Mark Goldberg


www.mhgoldberg.com





Improving digital literacy, wisely

Later this morning we will see the launch of the TELUS WISE initiative today, a program available to Canadians free of charge to help advance “Wise Internet and Smartphone Education”.

TELUS WISE will offer seminars and online resources that will help keep all members of Canadian families safer online. It is not just an online resource; TELUS WISE ambassadors will come out to any local community group to conduct in-person seminars on Internet and smartphone safety – a workplace, community centre, school, parenting group or senior’s centre, for example. Individuals can also book a one-on-one session with trained staff at more than 200 TELUS stores. Educational materials will also be available on a secure portal, available to anyone who wants to educate themselves on the safe use of smartphones, tablets and computers.

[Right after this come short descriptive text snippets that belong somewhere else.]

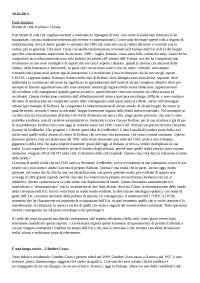 """Analisi di """"è una lunga storia"""" di Günter Grass"""
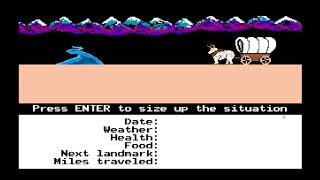 BSC Highlights - How BSC Died... In Oregon Trail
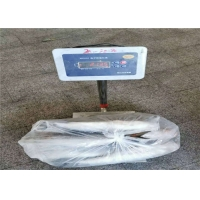 China Whole Round Delicious 1100g 1200g Frozen Grey Mullet wholesale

It is a two tiered program, both of which are free, with TELUS WISE, targeting education for adults and TELUS WISE Footprint, aimed at kids aged 8-18. The TELUS WISE Footprint program is a secure online portal, offering interactive challenges for kids to learn how to stay safe online. There are comic-strip scenarios, identifying common mistakes children often make online with key topics like cyberbullying and predators. School-age children can earn money for their school’s cyberbullying and digital citizenship programs by completing interactive challenges.

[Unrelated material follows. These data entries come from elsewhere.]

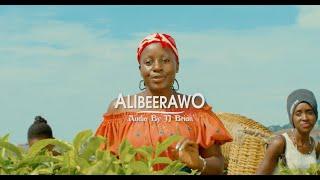 Rachel Namubiru - Aliberawo - music Video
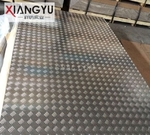 3个厚6061花纹铝板价格
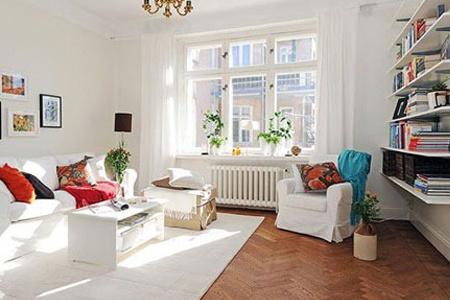 带有自然风情的瑞典公寓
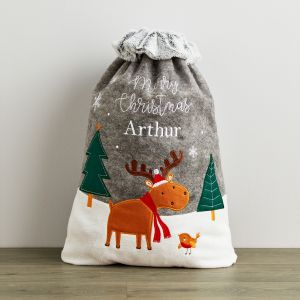 Personalised Moose Sack With Fur Cuff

Over the past 11 years, Cybertip.ca has received over 94,000 reports from the public, which have led to over 125 known arrests, and more than 62 children removed from abusive environments. The Canadian Institutes of Health Research has some interesting and disturbing statistics on cyberbullying in Canada. Any participation in bullying increases risk of suicidal ideas in youth.

Jane Tallim, co-executive director of MediaSmarts.ca said “Our belief is that children and youth need critical thinking skills to engage with media as active and informed digital citizens.”

I applaud the private sector leadership in developing and promoting this national digital literacy and cyber-safety program. It is the first of its kind in Canada. The TELUS WISE program promises to not only assists parents in the education of their children of any age, but it also wants to help start a dialogue with aging parents about identity theft and how to stay protected against scam artists and other exploiters.

It is great to see TELUS working to improve Canada’s digital literacy, so wisely.